I would start by checking the glow plugs and glow plug relay to make sure they are functioning properly. Even one bad glow plug could give you a hard start condition.

Of course if you have a Mrs. NoPaint you could just take her hairdrier and use it like a Binford Tool Hot Air 2000 forced induction Kubota starter .


----------



## NoPaint (May 14, 2012)

Cool I'll try more glow plug and 75% throttle.  If only every diesel was a cummins...and I mean that.


----------



## nate379 (May 14, 2012)

Yeah some are just super cold blooded.  I rented a 7500lb compactor this weekend and they told me don't let it get cold.  I think we used 1/2 a can of ether getting it fired up to get on my trailer.  Wasn't cold outside either, somewhere around 45*ish!



NoPaint said:


> Cool I'll try more glow plug and 75% throttle. If only every diesel was a cummins...and I mean that.


----------



## dorkweed (May 14, 2012)

Gotta love the Cummins with the "grid heater" vs. the "glow plugs"!!


A 1-2 second blast of ether will start that bad-boy up no problem.  At least until you get the starting problem figured out.


----------



## salecker (May 14, 2012)

Hi No Paint
 How long does it sit befor you have to restart?
 If the glows are working i would be looking for a leak in the fuel system.The leak could be anywhere,causing air to enter the filter/injection pump.Is the smoke whitish?Thats usally a sign of air in fuel.I have a older GM diesel,used to have an air leak issue and acted just like yours.I used about 4psi preasure in the tank to find my leak.I never used the truck all winter this year,started this spring like i had been using it all year.
 Good Luck
 Thomas


----------



## Flamestead (May 14, 2012)

The Kubota diesel's I've run don't require glow plugs at temps above freezing. I did have a Farmall that was cold blooded (literally anything less than an 80 degree day required glow plugs). I finally re-read the manual (you have a manual?), which said to use the glow plugs for up to a minute and a half in cool weather, and that did the trick. Also a strong battery to spin the starter fast resulted in much greater success.

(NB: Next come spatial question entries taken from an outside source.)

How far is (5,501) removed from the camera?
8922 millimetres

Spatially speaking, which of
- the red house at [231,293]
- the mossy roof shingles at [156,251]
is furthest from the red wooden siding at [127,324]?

Ether and glow plugs are a combination I shy away from.


----------



## MasterMech (May 14, 2012)

I'd start by checking the glow plugs to make sure they operate properly. They do wear out eventually and they slowly get worse and worse until they leave you stranded on a cold morning.

Dirty/sticking injectors and low cranking speeds aren't going to help your cause either. This is the #1 most overlooked item on mechanically injected diesels with some hours/age on them.  Injectors with a lousy spray pattern will still run ok but starting will be noticably more difficult. If new glow plugs don't help it fire the way you want then I'd take the injectors to a diesel service shop to get them serviced/rebuilt or replace them if that's more cost effective.

There is some poor advice on this thread regarding using ether to start this engine. You should NEVER use ether on a diesel that has another starting aid like glow plugs or a intake pre-heater (toaster!). That's a great way to lose some body hair at best or body parts at worst. Not to mention engine damage. If you intend to use the juice anyways, at least disable the glow-plug/pre-heater system.

Is this on a Kubota low-boy generator? They were very good units.

FWIW: That Kubota with indirect injection is never going to fire with the punch a Cummins does but it should crank and light pretty easy (<10 secs cranking after a 30 second glow).


----------



## Bigg_Redd (May 15, 2012)

Could be low compression. . .


----------



## flyingcow (May 15, 2012)

I agree, stay away from this unit with the ether. I wouldn't think you would need glow plugs at 50f outside. But this unit probably is old and has a few hours on it.  Chances are, valves are "loose" and takes a bit to start. I've had old farm tractors that needed just a sniff of ether(they had no glow plugs) to start every time. Also, ether will erode the valves also. No lubrication. Once a machine gets "hooked" on ether, it needs it until a rebuild.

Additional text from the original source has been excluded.